I loved his workshop – an amazing, beautiful mess – piles of wood, pieces of broken furniture, screws and nails in baby food jars, cans of oil and paint all stacked and organized around a ShopSmith. The smell was fantastic. He would plan something special whenever I came and we would work together building a little spice shelf for Annie, my grandmother, or fixing the basement hatch door, you know the kind that opens over a set of stairs leading down to the basement?
He loved to fix everything, so we cut, soldered, glued, bolted and screwed things back together.
This love of designing, fixing, creating has stayed with me throughout my life. The small amount of time I’ve spent in various offices always felt like something I was doing until I could get back to my real work, designing, creating and fixing with tools and material using my body, mind and imagination.

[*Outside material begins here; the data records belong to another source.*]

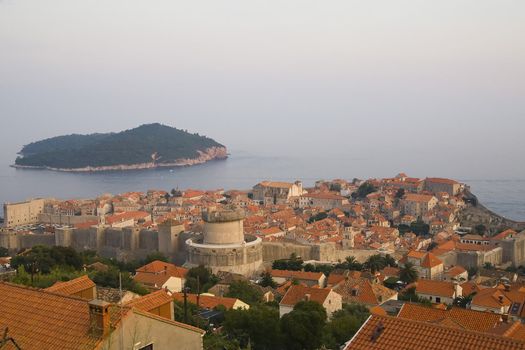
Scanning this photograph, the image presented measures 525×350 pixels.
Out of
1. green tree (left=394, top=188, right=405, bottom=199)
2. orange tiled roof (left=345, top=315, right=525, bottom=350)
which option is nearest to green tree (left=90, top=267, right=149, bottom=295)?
orange tiled roof (left=345, top=315, right=525, bottom=350)

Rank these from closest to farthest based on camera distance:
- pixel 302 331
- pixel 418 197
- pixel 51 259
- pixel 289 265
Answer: pixel 302 331, pixel 51 259, pixel 289 265, pixel 418 197

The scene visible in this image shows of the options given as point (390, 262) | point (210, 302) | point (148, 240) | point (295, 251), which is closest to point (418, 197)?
point (295, 251)

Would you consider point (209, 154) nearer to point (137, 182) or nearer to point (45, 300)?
point (137, 182)

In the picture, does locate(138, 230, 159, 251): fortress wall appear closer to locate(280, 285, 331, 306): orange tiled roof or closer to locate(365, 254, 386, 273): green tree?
locate(365, 254, 386, 273): green tree

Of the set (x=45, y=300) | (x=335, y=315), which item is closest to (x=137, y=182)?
(x=335, y=315)

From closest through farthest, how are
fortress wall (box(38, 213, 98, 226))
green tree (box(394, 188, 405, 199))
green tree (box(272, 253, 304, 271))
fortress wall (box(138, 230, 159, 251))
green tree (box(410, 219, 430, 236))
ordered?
green tree (box(272, 253, 304, 271)), fortress wall (box(138, 230, 159, 251)), green tree (box(410, 219, 430, 236)), fortress wall (box(38, 213, 98, 226)), green tree (box(394, 188, 405, 199))

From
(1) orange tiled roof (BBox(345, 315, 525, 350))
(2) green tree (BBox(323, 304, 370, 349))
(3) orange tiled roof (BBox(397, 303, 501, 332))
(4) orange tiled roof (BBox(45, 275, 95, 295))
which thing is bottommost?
(2) green tree (BBox(323, 304, 370, 349))

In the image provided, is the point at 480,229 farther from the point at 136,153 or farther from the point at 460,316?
the point at 136,153

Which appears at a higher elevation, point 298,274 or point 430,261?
point 298,274
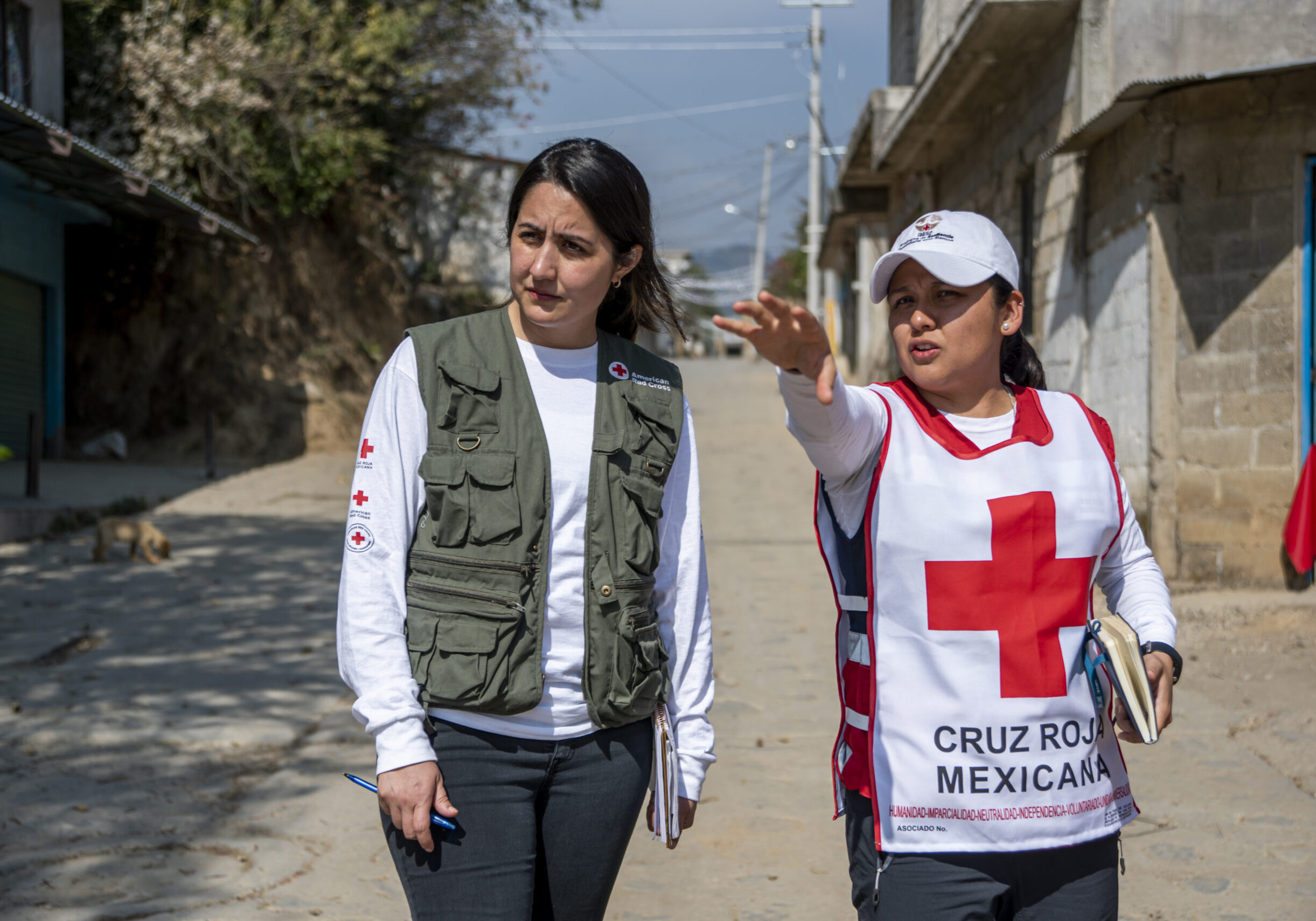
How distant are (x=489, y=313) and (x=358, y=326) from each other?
20347 millimetres

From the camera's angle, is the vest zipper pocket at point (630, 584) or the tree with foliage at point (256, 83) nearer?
the vest zipper pocket at point (630, 584)

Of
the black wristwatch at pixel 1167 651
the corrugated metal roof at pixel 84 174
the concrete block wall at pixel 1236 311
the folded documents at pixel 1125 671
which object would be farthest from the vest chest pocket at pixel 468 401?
the corrugated metal roof at pixel 84 174

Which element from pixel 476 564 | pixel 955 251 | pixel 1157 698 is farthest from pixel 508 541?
pixel 1157 698

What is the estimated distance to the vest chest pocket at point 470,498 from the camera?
2016 mm

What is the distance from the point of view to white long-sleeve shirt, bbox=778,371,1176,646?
188 centimetres

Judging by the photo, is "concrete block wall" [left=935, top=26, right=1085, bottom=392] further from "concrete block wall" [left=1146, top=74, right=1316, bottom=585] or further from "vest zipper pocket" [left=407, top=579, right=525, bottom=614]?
"vest zipper pocket" [left=407, top=579, right=525, bottom=614]

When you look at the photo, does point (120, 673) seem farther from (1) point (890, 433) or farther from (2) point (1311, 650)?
(2) point (1311, 650)

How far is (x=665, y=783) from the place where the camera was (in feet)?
7.27

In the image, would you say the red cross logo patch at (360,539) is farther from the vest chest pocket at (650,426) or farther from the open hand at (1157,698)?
the open hand at (1157,698)

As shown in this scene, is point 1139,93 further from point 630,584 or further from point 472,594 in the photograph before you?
point 472,594

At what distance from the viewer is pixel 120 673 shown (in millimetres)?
6434

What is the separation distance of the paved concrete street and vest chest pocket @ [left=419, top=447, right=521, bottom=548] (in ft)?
6.89

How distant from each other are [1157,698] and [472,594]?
1167 millimetres

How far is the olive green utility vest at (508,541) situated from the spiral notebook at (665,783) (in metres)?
0.06
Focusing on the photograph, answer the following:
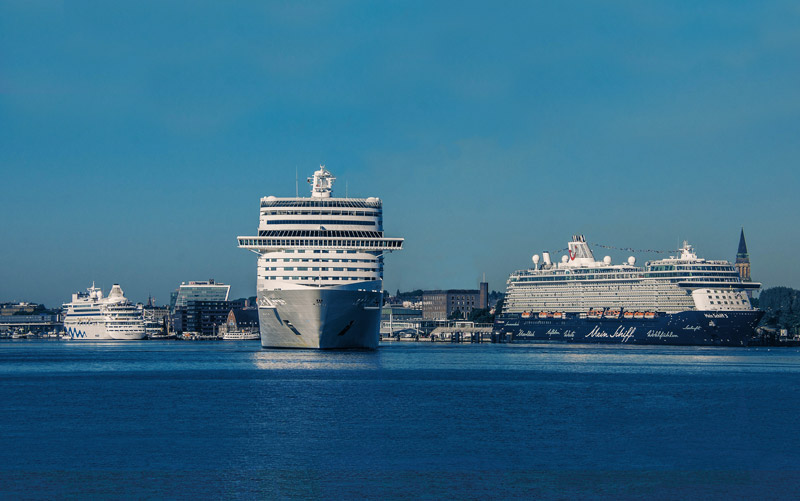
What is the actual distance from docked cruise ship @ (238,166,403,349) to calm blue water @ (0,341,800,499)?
47.1ft

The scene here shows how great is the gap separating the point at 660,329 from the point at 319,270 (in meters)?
65.6

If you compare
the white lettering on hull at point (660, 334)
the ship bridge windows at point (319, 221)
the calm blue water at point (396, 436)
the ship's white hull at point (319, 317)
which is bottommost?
the calm blue water at point (396, 436)

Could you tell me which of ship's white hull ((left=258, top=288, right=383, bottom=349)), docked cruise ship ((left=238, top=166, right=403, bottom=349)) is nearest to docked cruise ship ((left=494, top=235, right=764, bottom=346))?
docked cruise ship ((left=238, top=166, right=403, bottom=349))

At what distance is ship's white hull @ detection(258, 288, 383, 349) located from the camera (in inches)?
3317

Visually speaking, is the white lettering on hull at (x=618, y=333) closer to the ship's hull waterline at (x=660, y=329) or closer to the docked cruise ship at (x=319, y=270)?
the ship's hull waterline at (x=660, y=329)

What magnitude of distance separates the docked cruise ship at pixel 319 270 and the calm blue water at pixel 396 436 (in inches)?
565

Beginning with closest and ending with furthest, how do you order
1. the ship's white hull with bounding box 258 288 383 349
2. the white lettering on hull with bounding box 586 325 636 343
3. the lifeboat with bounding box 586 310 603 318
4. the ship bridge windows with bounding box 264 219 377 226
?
the ship's white hull with bounding box 258 288 383 349 → the ship bridge windows with bounding box 264 219 377 226 → the white lettering on hull with bounding box 586 325 636 343 → the lifeboat with bounding box 586 310 603 318

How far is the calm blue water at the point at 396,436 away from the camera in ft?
98.4

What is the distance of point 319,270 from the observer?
8731 cm

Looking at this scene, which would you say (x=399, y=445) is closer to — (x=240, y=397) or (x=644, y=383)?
(x=240, y=397)

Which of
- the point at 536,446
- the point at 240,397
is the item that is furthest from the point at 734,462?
the point at 240,397

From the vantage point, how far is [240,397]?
5378 centimetres

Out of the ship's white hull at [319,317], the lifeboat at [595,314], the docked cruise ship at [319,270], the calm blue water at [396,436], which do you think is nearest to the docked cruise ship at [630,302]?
the lifeboat at [595,314]

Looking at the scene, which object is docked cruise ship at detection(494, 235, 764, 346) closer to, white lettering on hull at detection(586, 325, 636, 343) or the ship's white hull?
white lettering on hull at detection(586, 325, 636, 343)
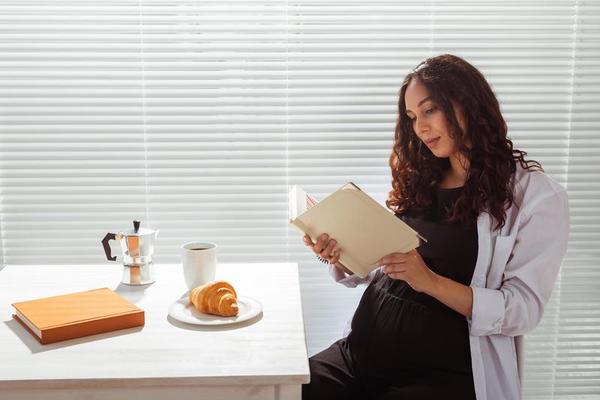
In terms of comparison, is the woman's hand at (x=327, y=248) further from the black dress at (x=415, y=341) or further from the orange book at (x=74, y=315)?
the orange book at (x=74, y=315)

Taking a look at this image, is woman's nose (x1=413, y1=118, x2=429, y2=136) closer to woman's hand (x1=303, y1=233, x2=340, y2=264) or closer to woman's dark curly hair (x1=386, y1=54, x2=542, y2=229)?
woman's dark curly hair (x1=386, y1=54, x2=542, y2=229)

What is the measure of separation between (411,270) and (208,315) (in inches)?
19.0

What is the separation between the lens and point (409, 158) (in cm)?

As I work, my main goal is to get out of my way and really feel, experience and notice what’s happening as I construct, Using metal, clay, wood and found objects, I usually have an overall shape in mind as I start, often inspired by an intense personal experience or a trip where I was surrounded by a new landscape. The details start appearing as the piece takes shape.
One of the most valuable gems I took away from my time with Yun Dong Nam, my professor at UNC-CH, was not to let a piece become too precious to push. As soon as I feel any kind of hesitation about trying something for fear of ruining the piece, I do it. I’ve learned so much from pushing.
How do you know how far you can go if you don’t know what’s too far?